Brady was an unheralded college player who backed up Brian Griese the season (1997) Michigan won a national championship. But since coming off the bench to replace the injured Drew Bledsoe early in 2001, Brady has been the NFL's most complete quarterback, able to take control on the field and eager to share the credit.
"He is a guy who has portrayed the very best of football quarterbacking the past couple of years," Bruschi said. "So Joe Montana was the best in his day, and I think we have the best quarterback today."
An avid film studier, Brady prepares like a Boy Scout. He is unflappable in big games, unassuming in victory and uninterested in becoming the locker room prima donna he so easily could be with his perfect teeth, celebrity girlfriends and GQ good looks. On Feb.6, Brady will try to join Montana as the only three-time Super Bowl MVP.
Anyone who flinched when Belichick traded Bledsoe after the 2001 season won't admit it now.

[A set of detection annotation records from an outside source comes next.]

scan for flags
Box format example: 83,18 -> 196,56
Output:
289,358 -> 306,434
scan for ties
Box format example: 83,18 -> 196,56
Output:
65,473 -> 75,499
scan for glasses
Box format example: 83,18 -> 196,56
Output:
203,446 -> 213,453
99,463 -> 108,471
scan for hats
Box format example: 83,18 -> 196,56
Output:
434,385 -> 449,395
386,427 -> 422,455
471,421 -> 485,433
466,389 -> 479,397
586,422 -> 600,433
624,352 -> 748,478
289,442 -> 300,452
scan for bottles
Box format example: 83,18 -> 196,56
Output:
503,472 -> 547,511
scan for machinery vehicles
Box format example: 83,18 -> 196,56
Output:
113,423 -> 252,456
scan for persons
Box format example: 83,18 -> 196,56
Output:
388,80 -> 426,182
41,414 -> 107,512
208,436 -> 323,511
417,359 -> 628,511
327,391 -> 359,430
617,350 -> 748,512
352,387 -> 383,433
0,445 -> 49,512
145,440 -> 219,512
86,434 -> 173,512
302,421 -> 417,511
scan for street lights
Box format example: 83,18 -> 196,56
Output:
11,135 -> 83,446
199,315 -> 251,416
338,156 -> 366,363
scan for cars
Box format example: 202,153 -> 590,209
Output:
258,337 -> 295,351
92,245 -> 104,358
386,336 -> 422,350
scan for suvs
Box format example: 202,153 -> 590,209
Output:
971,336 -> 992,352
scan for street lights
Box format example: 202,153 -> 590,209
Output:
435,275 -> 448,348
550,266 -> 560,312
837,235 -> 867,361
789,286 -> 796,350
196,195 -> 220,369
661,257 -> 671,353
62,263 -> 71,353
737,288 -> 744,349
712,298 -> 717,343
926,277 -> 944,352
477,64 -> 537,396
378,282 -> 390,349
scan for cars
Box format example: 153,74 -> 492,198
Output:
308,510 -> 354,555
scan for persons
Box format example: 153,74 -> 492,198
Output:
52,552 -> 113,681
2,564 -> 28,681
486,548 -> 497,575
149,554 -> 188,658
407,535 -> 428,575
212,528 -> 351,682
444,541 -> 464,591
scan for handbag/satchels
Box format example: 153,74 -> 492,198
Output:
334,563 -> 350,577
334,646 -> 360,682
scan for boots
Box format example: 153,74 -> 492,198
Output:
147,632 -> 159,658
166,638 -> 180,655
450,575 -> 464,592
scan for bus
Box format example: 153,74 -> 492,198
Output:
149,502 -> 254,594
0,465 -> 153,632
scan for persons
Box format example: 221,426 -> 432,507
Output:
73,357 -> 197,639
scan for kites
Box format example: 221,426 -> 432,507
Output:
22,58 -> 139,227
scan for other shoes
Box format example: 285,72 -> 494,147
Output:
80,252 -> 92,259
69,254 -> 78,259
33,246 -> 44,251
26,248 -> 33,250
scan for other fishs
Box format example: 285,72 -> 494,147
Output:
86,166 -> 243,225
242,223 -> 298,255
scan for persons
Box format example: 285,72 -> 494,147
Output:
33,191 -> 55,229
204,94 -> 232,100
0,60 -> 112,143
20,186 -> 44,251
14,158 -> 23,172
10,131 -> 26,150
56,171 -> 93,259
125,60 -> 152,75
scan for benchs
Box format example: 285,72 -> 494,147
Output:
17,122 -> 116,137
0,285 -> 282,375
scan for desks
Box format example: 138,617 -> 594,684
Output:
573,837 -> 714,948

In fact, all of Belichick's questionable moves seem to work, from the cost-cutting release of popular safety Lawyer Milloy five days before the start of the 2003 season to the use of Brown, a 12th-year receiver, at cornerback in an injury-depleted secondary.
When no one else was willing to give Cincinnati a second-round pick for disgruntled running back Corey Dillon, Belichick made the deal. Dillon rushed for a team-record 1,635 yards and became a model teammate.
"You come to this team, and you fit in," Brady said. "You can't help it."
Future decisions await Belichick, who likely will lose his two top assistants. Offensive coordinator Charlie Weis will coach at Notre Dame, and defensive coordinator Romeo Crennel is expected to be Cleveland's next coach.
There will be salary cap issues as well this offseason. Brady's salary jumps from $535,000 to $5.5-million. Law is due $5.9-million. Dillon jumps from $660,000 to $3.85-million. Vinatieri, whose last-second field goals delivered two Super Bowl victories, is a free agent.
But none of it matters this week.
Belichick is one victory away from joining Chuck Noll, Joe Gibbs and Bill Walsh as the only coaches with at least three Super Bowl rings, mastermind of a franchise like no other in the NFL.
"Bill uses a different technique," nose tackle Keith Traylor said. "I don't know what it is, exactly. But he gets his point across, and he gets it across well. This team is about winning. They take care of us. They have a real good winning tradition.
"It's fun being part of it."
Information from Times wires was used in this report.